═══ EXERCISE PASSAGE ═══

The average retail price of regular gasoline across the country stood at ¥134.5 per liter as of Aug. 3, down about ¥10 from the levels shortly before the Bon period in mid-August last year, according to the Agency for Natural Resources and Energy.

Gasoline demand tumbled more than 20 percent year on year in April and May this year, when the government's state of emergency over the epidemic was in place, but is believed to have risen back to close to the previous year's level.

Still, demand is unlikely to increase dramatically for the time being, with many in Japan seen refraining from making trips, including those for visiting parents' homes, amid the coronavirus crisis.

Dozens of tourist buses have visited a gas station near Lake Yamanaka in Yamanashi Prefecture for refueling on each day of August in recent years. But a worker at the gas station said, "We haven't seen even a single tourist bus coming to the store this summer," adding that the number of individual customers, including those visiting their holiday homes around the lake, which is a two-hour drive from Tokyo, has nearly halved.

The gas station had expected that the government's Go To Travel campaign, aimed at supporting the travel industry struggling amid the epidemic, would boost demand for tourism. But such hopes have fizzled out as trips departing from Tokyo, as well as those to the capital, were excluded from the travel discount campaign, which started on July 22.

═══ EXERCISE DATA ═══

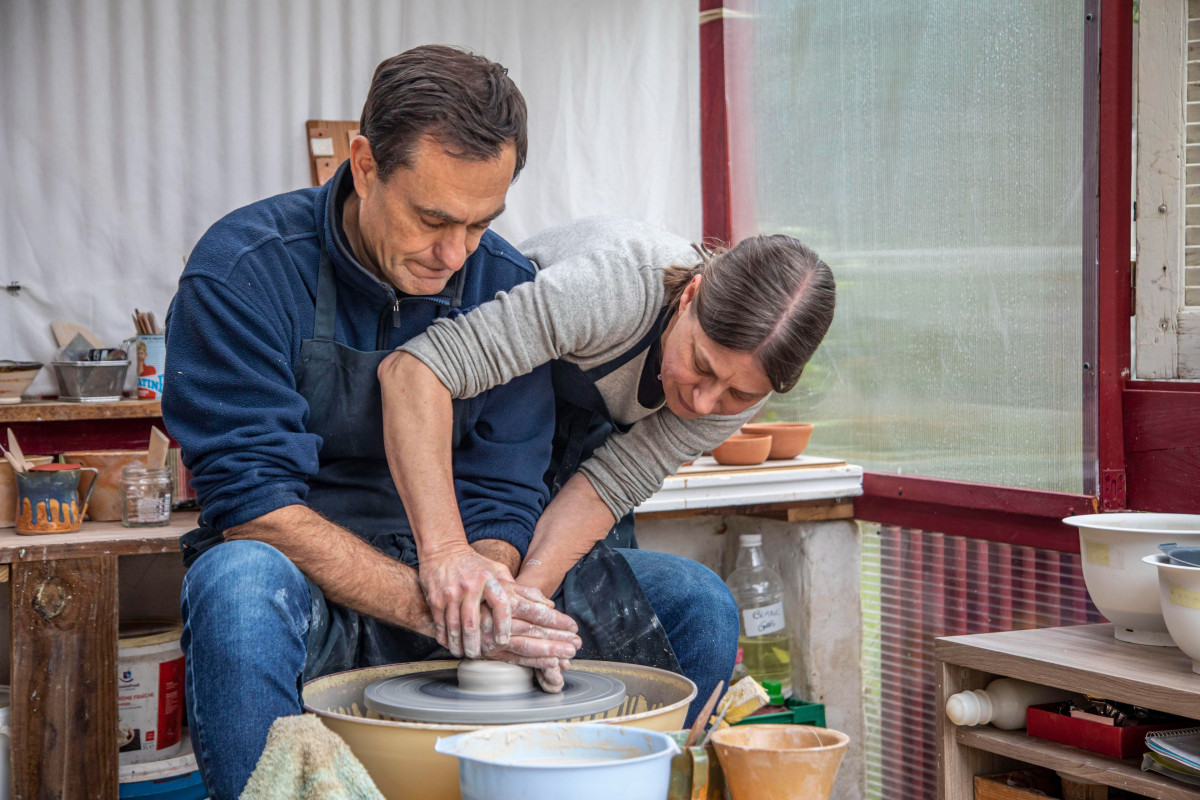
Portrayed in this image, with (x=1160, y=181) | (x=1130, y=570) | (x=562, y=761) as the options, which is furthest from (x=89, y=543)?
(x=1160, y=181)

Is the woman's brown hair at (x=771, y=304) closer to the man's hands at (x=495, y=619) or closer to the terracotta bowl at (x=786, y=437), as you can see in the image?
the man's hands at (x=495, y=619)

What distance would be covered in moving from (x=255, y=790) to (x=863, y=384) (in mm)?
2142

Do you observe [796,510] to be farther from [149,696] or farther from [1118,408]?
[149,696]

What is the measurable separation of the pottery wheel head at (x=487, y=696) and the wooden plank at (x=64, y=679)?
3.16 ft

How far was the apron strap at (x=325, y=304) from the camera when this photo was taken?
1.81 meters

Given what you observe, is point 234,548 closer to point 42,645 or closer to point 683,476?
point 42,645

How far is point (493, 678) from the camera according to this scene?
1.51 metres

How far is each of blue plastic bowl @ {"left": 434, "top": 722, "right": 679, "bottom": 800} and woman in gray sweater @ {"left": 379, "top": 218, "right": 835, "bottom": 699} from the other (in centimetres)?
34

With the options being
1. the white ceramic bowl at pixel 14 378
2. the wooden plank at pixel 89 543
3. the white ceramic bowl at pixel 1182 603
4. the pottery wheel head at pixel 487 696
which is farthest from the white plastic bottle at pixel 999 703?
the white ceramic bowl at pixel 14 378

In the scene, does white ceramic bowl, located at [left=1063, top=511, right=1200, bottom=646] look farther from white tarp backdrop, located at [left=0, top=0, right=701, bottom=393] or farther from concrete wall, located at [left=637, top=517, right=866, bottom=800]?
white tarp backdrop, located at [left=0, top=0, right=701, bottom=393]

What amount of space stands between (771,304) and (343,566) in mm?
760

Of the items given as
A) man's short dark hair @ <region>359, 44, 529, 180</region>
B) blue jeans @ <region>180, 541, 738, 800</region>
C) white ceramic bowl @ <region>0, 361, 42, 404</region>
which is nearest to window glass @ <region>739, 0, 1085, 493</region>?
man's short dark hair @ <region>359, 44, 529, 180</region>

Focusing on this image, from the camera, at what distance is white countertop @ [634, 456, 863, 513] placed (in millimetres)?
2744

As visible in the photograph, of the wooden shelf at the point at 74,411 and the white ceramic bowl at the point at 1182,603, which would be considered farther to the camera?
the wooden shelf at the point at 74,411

═══

[QUESTIONS ON THE MATERIAL]
- A) Transcribe the part of the passage on gasoline demand between "Still, demand is" and "has nearly halved.", inclusive.
- B) Name every geographic place mentioned in the passage on gasoline demand.

[COMPLETED EXERCISE]
- A)
Still, demand is unlikely to increase dramatically for the time being, with many in Japan seen refraining from making trips, including those for visiting parents' homes, amid the coronavirus crisis.

Dozens of tourist buses have visited a gas station near Lake Yamanaka in Yamanashi Prefecture for refueling on each day of August in recent years. But a worker at the gas station said, "We haven't seen even a single tourist bus coming to the store this summer," adding that the number of individual customers, including those visiting their holiday homes around the lake, which is a two-hour drive from Tokyo, has nearly halved.

- B)
Japan
Lake Yamanaka
Yamanashi Prefecture
Tokyo